■ **WHAT TO DO**: Could you reproduce only the entries starting at the line that contains "Tell me, of" and ending at the line that contains "26.2 meters", substituting "spacing" for "distance" and changing nothing else?

■ **GIVEN RECORDS**:
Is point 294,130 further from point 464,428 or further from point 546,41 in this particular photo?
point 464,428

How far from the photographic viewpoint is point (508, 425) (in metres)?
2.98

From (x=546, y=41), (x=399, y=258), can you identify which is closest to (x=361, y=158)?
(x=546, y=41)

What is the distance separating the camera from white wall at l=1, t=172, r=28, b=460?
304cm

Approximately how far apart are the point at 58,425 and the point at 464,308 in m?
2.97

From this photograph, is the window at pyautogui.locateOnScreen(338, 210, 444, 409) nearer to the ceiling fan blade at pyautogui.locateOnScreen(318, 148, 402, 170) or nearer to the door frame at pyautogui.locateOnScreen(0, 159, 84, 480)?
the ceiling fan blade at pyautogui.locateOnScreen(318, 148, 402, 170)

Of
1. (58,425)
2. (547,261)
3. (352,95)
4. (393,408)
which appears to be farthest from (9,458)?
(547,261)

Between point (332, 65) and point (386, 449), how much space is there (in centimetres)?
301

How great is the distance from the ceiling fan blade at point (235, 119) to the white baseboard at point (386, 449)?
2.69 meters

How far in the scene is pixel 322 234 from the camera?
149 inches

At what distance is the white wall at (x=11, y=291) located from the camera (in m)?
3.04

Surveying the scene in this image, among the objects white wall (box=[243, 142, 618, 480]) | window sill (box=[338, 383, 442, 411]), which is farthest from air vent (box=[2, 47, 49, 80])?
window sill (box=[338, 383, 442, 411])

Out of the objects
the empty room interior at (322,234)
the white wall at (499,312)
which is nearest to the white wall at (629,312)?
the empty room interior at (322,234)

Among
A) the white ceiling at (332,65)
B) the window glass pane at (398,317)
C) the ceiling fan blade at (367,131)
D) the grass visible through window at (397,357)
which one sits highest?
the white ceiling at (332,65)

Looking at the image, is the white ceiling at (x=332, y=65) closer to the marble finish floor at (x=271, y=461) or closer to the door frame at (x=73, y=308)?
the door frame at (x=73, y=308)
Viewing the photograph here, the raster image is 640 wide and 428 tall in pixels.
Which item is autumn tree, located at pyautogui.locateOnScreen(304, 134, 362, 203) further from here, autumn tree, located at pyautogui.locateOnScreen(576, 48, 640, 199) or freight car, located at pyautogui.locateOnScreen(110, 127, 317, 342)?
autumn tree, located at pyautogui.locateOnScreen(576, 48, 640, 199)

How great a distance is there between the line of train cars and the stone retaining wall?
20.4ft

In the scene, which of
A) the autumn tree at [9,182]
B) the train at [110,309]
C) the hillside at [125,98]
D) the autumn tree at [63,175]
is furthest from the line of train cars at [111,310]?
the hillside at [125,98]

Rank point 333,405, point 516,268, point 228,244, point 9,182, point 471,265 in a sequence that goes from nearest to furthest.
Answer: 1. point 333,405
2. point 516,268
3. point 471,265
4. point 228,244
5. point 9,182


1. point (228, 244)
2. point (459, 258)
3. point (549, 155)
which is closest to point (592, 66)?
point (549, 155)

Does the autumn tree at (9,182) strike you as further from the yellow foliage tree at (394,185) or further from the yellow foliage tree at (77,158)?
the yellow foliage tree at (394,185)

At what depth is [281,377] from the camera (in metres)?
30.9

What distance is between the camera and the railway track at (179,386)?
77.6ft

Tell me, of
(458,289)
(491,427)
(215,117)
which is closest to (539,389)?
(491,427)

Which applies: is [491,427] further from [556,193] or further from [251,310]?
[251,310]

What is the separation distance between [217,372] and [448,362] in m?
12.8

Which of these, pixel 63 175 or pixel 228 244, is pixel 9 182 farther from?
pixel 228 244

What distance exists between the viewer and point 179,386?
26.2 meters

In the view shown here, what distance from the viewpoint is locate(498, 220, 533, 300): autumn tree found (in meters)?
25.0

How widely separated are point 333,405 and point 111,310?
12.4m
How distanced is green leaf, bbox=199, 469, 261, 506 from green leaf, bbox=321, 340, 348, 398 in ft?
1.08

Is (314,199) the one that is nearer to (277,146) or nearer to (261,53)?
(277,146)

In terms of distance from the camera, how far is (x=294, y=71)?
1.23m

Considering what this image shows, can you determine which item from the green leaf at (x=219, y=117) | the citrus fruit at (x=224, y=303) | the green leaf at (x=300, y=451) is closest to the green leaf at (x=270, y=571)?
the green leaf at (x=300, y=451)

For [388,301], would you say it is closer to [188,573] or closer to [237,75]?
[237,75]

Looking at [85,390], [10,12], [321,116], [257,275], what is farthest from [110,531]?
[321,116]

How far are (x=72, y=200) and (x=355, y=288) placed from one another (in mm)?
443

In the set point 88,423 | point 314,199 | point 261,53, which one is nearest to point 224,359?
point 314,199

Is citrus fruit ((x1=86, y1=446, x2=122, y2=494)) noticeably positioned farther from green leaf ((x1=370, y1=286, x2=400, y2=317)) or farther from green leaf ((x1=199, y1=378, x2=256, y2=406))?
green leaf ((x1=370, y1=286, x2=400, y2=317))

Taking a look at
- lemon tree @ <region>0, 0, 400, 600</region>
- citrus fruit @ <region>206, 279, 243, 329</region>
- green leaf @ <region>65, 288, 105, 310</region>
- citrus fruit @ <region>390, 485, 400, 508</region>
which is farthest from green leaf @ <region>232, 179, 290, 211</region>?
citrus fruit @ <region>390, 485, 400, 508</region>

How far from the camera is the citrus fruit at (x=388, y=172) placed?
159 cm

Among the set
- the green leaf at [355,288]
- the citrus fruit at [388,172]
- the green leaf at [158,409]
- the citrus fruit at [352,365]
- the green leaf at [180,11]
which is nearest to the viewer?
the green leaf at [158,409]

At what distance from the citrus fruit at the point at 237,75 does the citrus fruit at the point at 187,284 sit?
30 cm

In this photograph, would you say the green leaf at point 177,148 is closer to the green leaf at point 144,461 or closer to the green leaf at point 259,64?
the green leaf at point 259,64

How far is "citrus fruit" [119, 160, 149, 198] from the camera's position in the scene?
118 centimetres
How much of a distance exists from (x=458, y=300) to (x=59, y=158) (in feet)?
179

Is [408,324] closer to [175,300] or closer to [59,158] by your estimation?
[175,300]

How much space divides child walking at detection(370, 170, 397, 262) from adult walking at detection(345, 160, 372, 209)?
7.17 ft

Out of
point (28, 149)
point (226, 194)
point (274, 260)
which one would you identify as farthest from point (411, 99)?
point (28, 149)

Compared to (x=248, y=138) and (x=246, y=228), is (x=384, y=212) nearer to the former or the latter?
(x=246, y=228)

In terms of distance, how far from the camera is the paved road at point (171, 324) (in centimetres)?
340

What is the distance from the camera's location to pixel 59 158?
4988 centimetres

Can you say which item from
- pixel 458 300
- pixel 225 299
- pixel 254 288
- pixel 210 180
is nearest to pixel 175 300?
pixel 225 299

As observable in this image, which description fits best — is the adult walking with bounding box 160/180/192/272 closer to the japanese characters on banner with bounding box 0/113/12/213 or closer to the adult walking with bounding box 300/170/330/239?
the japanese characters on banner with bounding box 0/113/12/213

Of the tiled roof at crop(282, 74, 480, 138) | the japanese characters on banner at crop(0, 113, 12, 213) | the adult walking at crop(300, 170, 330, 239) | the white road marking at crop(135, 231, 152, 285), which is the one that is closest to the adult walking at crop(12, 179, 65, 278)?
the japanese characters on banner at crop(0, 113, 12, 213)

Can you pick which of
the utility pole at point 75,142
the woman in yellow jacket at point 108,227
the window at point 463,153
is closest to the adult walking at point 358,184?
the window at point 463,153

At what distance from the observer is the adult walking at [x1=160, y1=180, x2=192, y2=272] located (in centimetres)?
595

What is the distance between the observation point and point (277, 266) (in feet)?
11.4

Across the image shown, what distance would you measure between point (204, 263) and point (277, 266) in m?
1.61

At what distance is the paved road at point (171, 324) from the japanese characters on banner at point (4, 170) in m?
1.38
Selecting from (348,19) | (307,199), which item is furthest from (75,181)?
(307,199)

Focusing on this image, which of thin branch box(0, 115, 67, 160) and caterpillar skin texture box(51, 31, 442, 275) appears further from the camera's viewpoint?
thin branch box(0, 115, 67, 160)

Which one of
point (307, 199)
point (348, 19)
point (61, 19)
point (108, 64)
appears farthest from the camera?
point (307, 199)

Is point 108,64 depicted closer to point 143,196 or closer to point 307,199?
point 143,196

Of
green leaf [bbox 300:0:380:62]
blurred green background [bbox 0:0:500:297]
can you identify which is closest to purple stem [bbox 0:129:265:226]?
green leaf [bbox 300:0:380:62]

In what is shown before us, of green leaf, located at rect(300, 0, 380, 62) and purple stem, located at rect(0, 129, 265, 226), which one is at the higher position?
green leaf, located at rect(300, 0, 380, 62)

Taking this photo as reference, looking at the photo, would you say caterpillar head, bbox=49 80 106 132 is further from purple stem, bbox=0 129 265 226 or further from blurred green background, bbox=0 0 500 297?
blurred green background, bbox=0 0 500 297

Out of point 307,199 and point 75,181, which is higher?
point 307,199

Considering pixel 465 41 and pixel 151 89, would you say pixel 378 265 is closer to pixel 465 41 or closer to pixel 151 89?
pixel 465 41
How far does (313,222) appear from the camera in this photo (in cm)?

■ **ANSWER FOR THE TASK**:
Tell me, of
(458,289)
(491,427)
(215,117)
which is closest to (539,389)?
(491,427)

Which applies: is [491,427] further from [556,193] or further from [251,310]?
[251,310]

What is the separation spacing between [217,372] and [448,362] in m?
12.8

Which of these, pixel 63 175 or pixel 228 244, is pixel 9 182 farther from?
pixel 228 244

What spacing exists between the viewer and point 179,386?
26.2 meters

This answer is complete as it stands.